Department of Plant, Soil and Microbial Sciences, Michigan State University, East Lansing, MI, USA.
Department of Epidemiology and Biostatistics, Michigan State University, East Lansing, MI, USA.
Heredity (Edinb). 2021 Nov;127(5):423-432. doi: 10.1038/s41437-021-00474-1. Epub 2021 Sep 25.

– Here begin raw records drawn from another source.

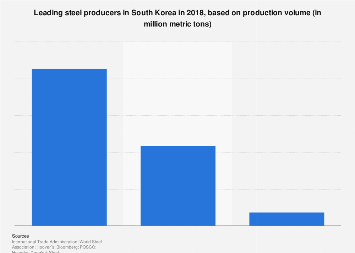Major steel producers South Korea 2017, based on production volume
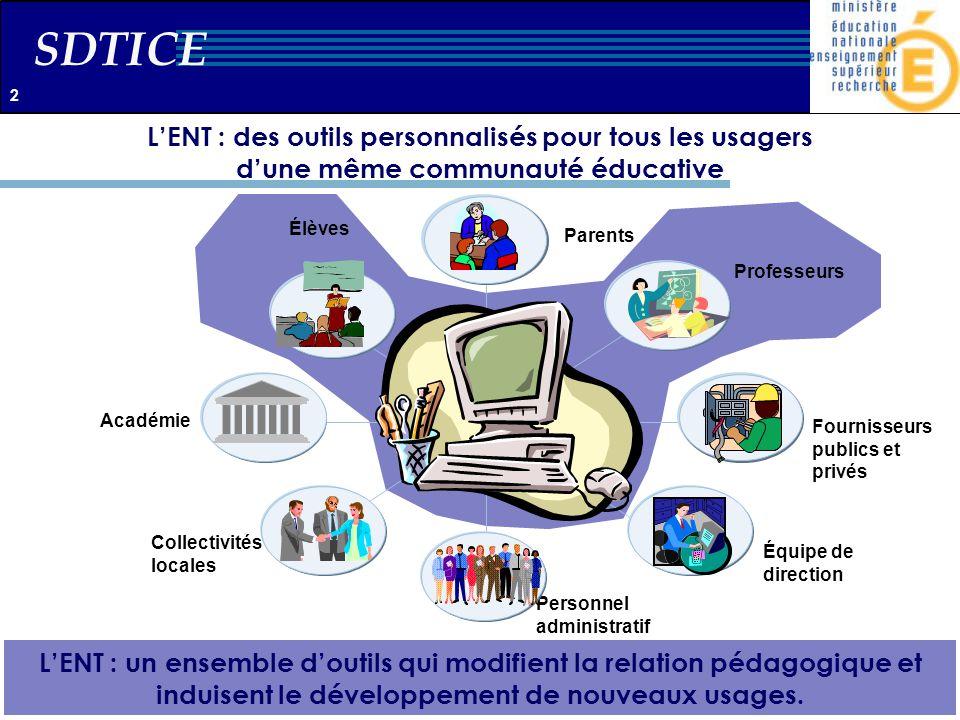 2 L'ENT : des outils personnalisés pour tous les usagers d'une même communauté éducative. Point de rencontre de la.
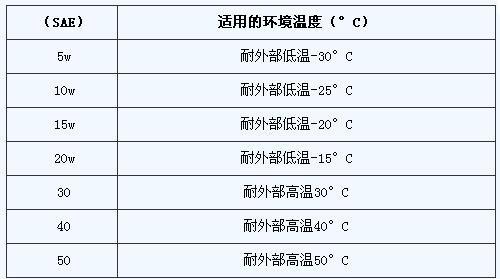 依据气候选择 简要介绍润滑油的参数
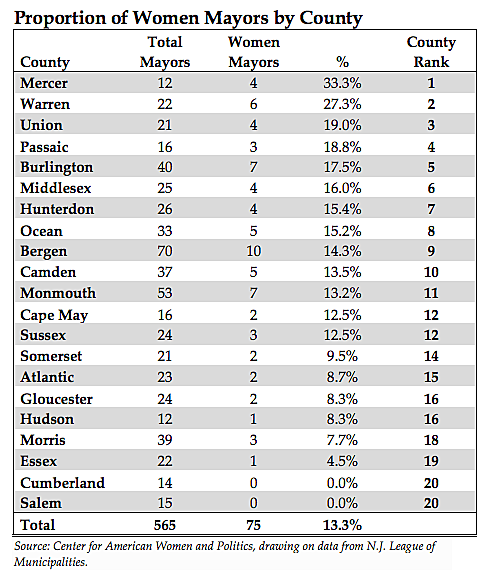Women mayors by county
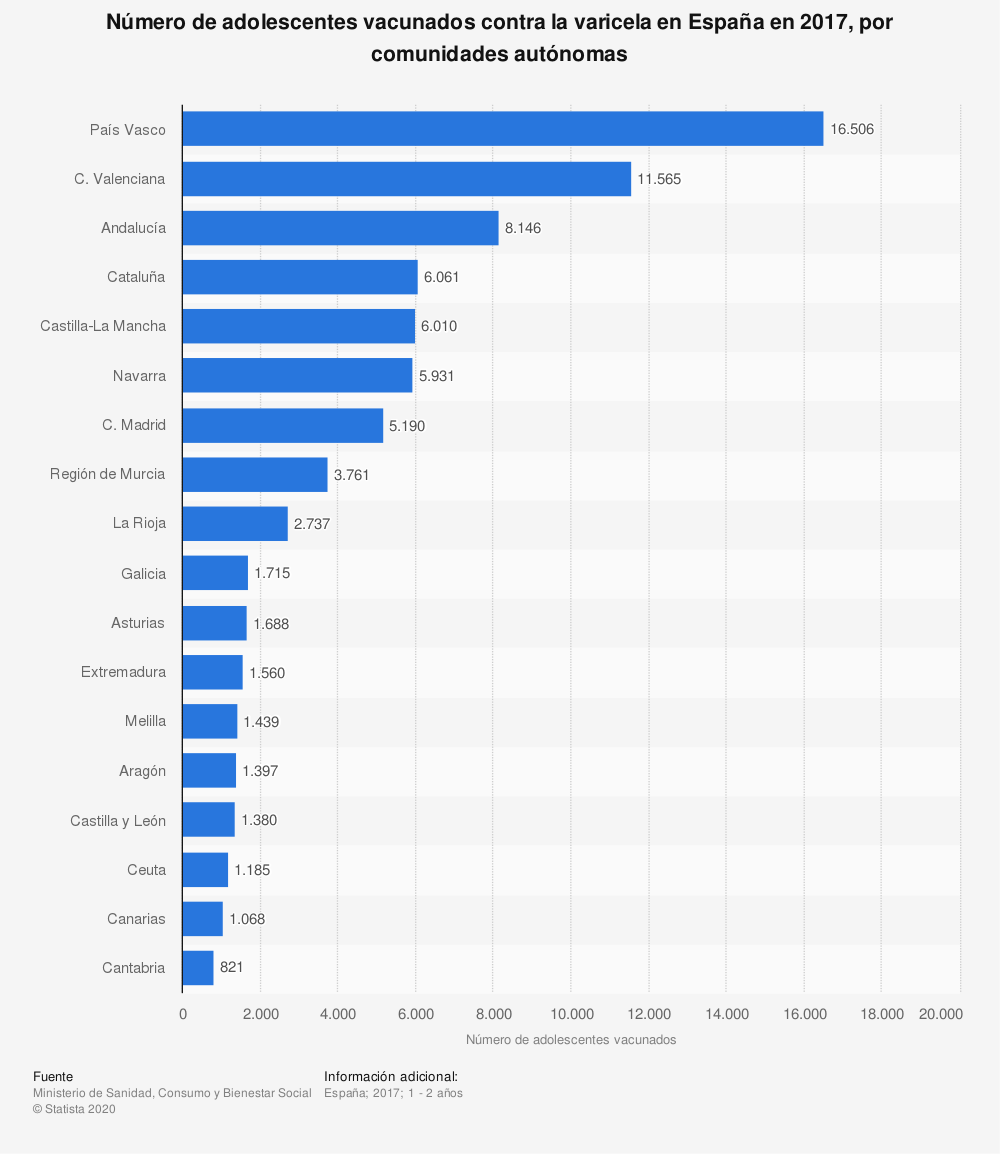 Estadística: Número de adolescentes vacunados contra la varicela en España en 2017, por comunidades autónomas | Statista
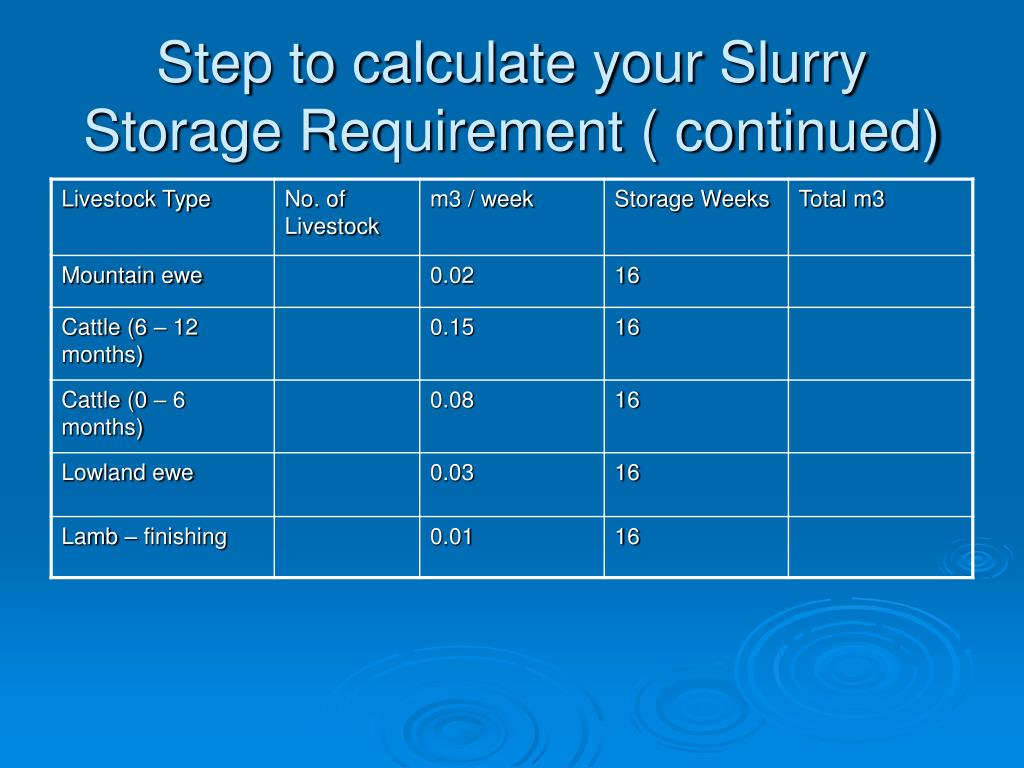 Step to calculate your Slurry Storage Requirement ( continued)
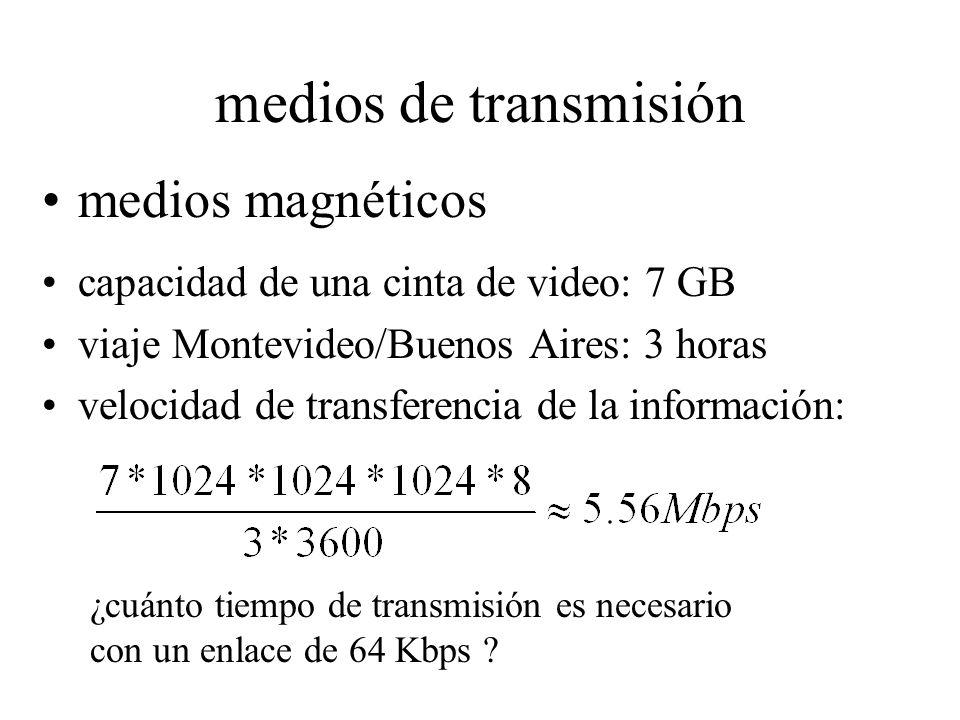 medios de transmisión medios magnéticos capacidad de una cinta de video: 7 GB viaje Montevideo/Buenos Aires: 3 horas velocidad de transferencia de la información: ¿cuánto tiempo de transmisión es necesario con un enlace de 64 Kbps ?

Genomic prediction models are often calibrated using multi-generation data. Over time, as data accumulates, training data sets become increasingly heterogeneous. Differences in allele frequency and linkage disequilibrium patterns between the training and prediction genotypes may limit prediction accuracy. This leads to the question of whether all available data or a subset of it should be used to calibrate genomic prediction models. Previous research on training set optimization has focused on identifying a subset of the available data that is optimal for a given prediction set. However, this approach does not contemplate the possibility that different training sets may be optimal for different prediction genotypes. To address this problem, we recently introduced a sparse selection index (SSI) that identifies an optimal training set for each individual in a prediction set. Using additive genomic relationships, the SSI can provide increased accuracy relative to genomic-BLUP (GBLUP). Non-parametric genomic models using Gaussian kernels (KBLUP) have, in some cases, yielded higher prediction accuracies than standard additive models. Therefore, here we studied whether combining SSIs and kernel methods could further improve prediction accuracy when training genomic models using multi-generation data. Using four years of doubled haploid maize data from the International Maize and Wheat Improvement Center (CIMMYT), we found that when predicting grain yield the KBLUP outperformed the GBLUP, and that using SSI with additive relationships (GSSI) lead to 5-17% increases in accuracy, relative to the GBLUP. However, differences in prediction accuracy between the KBLUP and the kernel-based SSI were smaller and not always significant.
基因组预测模型通常使用多代数据进行校准。随着时间的推移,随着数据的积累,训练数据集变得越来越不均匀。训练和预测基因型之间等位基因频率和连锁不平衡模式的差异可能会限制预测准确性。这就提出了一个问题,即应该使用所有可用数据还是其中的一个子集来校准基因组预测模型。以前关于训练集优化的研究主要集中在确定给定预测集的最佳可用数据子集上。然而,这种方法并没有考虑到不同的训练集可能对不同的预测基因型是最优的。为了解决这个问题,我们最近引入了一种稀疏选择指数(SSI),它可以为预测集中的每个个体确定最佳的训练集。使用加性基因组关系,SSI 可以相对于基因组-BLUP(GBLUP)提供更高的准确性。使用高斯核(KBLUP)的非参数基因组模型在某些情况下产生的预测准确性高于标准加性模型。因此,在这里,我们研究了在使用多代数据训练基因组模型时,结合 SSI 和核方法是否可以进一步提高预测准确性。我们使用来自国际玉米小麦改良中心(CIMMYT)的四年双倍单倍体玉米数据,发现当预测谷物产量时,KBLUP 优于 GBLUP,而使用加性关系的 SSI(GSSI)相对于 GBLUP 可将准确性提高 5-17%。然而,KBLUP 和基于核的 SSI 之间的预测准确性差异较小,并不总是显著。